Module 7: Omni-Channel Integration

Clawith architecturally refuses to solidify frontend chatting as the foremost priority. The Web UI is merely one of its multitudinous "monitors". The system devised a generalized ChannelConfig to uniformly consolidate messages flowing from terminal IM software.

7.1 Protocol Transformation: Webhook to ChatMessage

Taking Feishu as an example (backend/app/api/feishu.py):

  1. Event Recept: Receives encrypted Webhook POST requests (im.message.receive_v1) from the Feishu Open Platform.
  2. Identity Mapping: Utilizing the incoming open_id, queries the OrgMember table to reverse search the correlated User record bound to that employee within Clawith.
  3. Dispatch to Endpoint: Generates a native ChatMessage(role='user', source_channel='feishu') outfitted with standardized context. It is then dumped into the underlying LLM execution pool to be computed exactly as if it came from the Web interface.
  4. Packet Wrapping for Return: After model computations conclude realizing text or Markdown, underlying tools (send_feishu_message) or lifecycle hooks render it into rich text in reverse and send it back to Feishu.

This paradigm ensures that regardless of Slack, Discord, or Personal WeChat, backend large model execution logic demands absolutely zero modifications, altogether reusing the tenets of Module 3.


Module 8: Frontend Architecture & Real-Time Flow

As a high-tier collaborative whiteboard, the Frontend (frontend/) relentlessly pursues rendering efficiency and real-time feedback in engineering management.

8.1 Core Technology Nuances

  • Build & UI Frameworks: Vite buildup engine + React 18. In terms of aesthetic design, structurally adheres to Linear-Style beauty (aberrantly dark backdrops, hairline contours, translucent gaussian blurred frosted glass panels, Lucide vector icons). Primary constraints are globally defined inside index.css atomic variables.
  • Global State Control: Abandons heavy-duty frameworks like Redux in favor of the lightweight Zustand to script Hook Stores (rooted at frontend/src/stores/).
    • Example: useAuthStore manages JWT state persistence, User Authority, Multilingual Preference Locales (i18n).

8.2 The Typewriter Rendering Challenge Over WebSockets (AgentDetail.tsx)
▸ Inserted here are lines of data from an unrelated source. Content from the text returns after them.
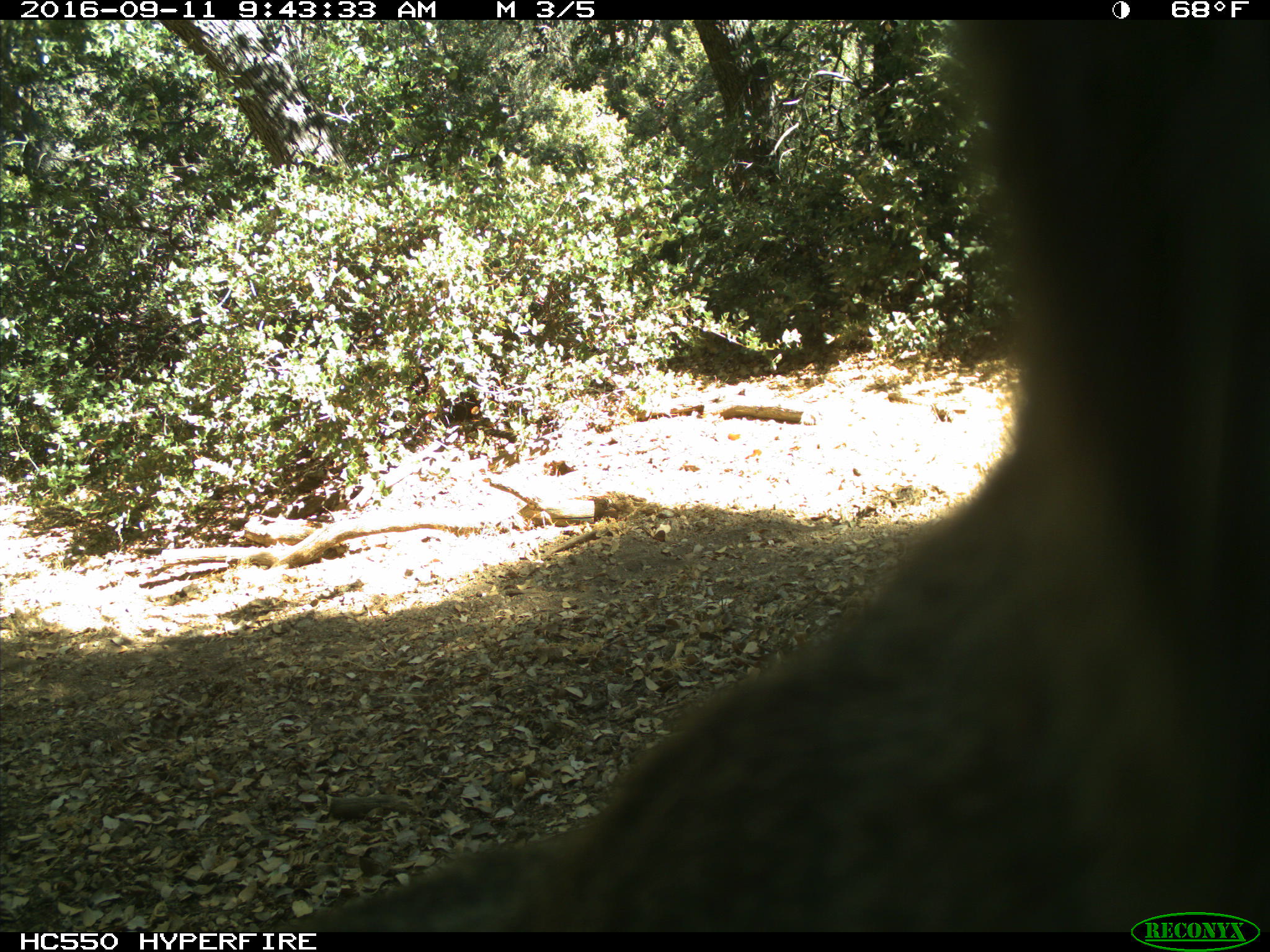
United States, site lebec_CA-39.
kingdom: Animalia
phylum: Chordata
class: Mammalia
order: Carnivora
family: Felidae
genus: Lynx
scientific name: Lynx rufus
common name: bobcat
Lynx rufus (bobcat).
At the AgentDetail.tsx page, the system battles extreme rendering pressure: outputs from the large model might be split into hundreds of minuscule Tokens. How do we achieve 60-FPS butter-smooth typewriter effects without throttling?
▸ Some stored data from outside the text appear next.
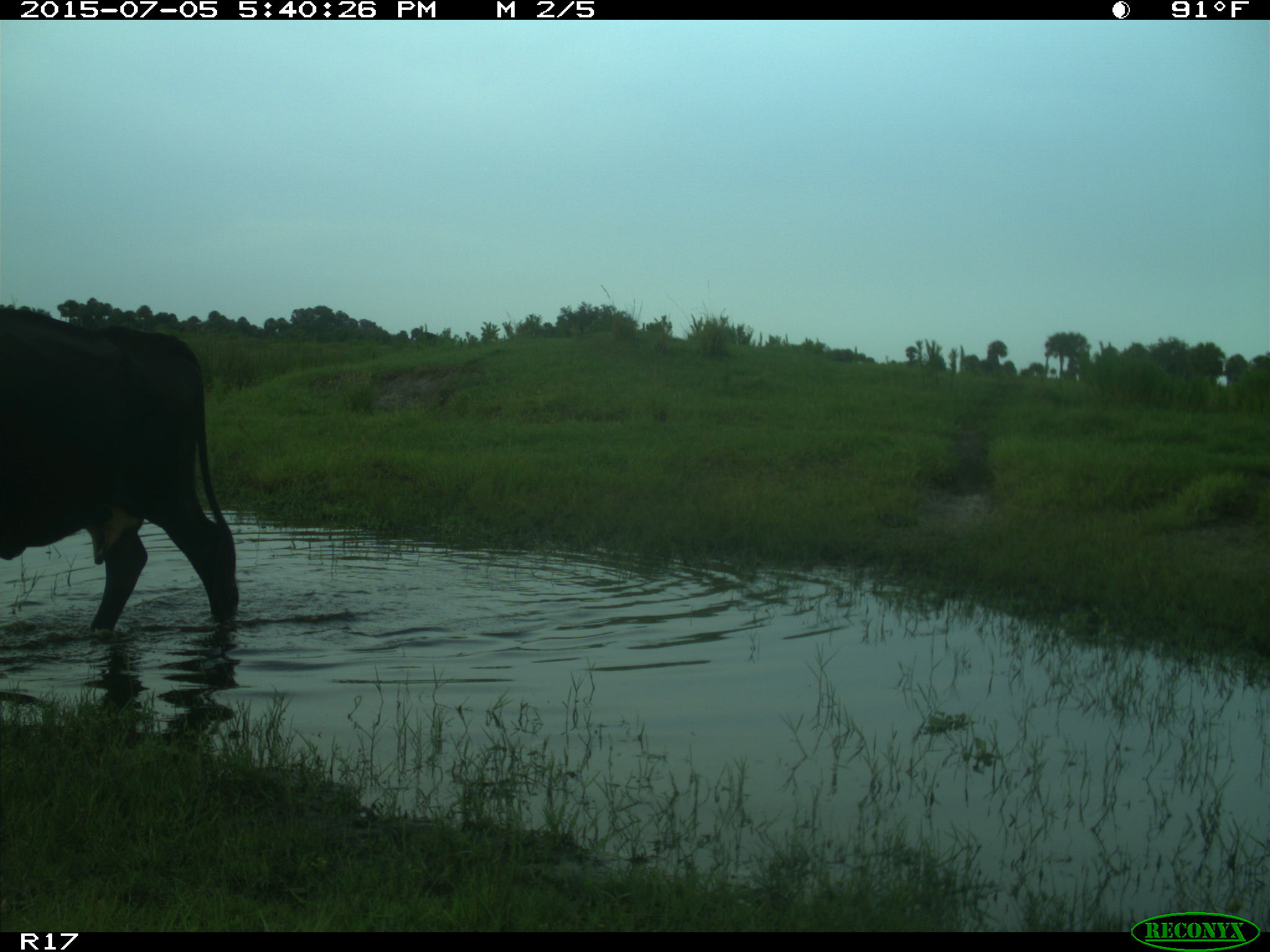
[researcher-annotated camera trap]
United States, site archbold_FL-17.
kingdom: Animalia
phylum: Chordata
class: Mammalia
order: Artiodactyla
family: Bovidae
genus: Bos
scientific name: Bos taurus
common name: domestic cow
Bos taurus (domestic cow).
  1. Data Slice Interception: WebSocket events flooding from backend encompass multiple typologies: chunk (Textography), tool_call (Tools executing image-text), think (Deep thinking trajectories).
  2. Incremental Referencing (Refs vs State): The system forbids indiscriminately stuffing every single chunk cleanly into React's useState, avoiding triggering hundreds and thousands of comprehensive global repaints. Instead, it maintains a live queue pertaining to the active message currently generating, administering localized state assemblages or downloading renders via Throttle mechanisms.
  3. Markdown Rich-Text Cleansing: Employs react-markdown executing ultimate filtration presentations. Imposing Copy buttons over code snippet blocks; demonstrating imagified placeholder renders mapped against localized hyperlinks.

[The End] Architecture Document Completion.

Clawith Architecture Document Engine Edition. This document currently engulfs all core logic within the system. Whether pivoting underlying engine circuits, appending new Database tables, or drafting novel outbound calling channel pipelines, please persistently harbor reverence toward the Workspace/Tenant isolation barriers alongside Relationship object strictly bound constraints.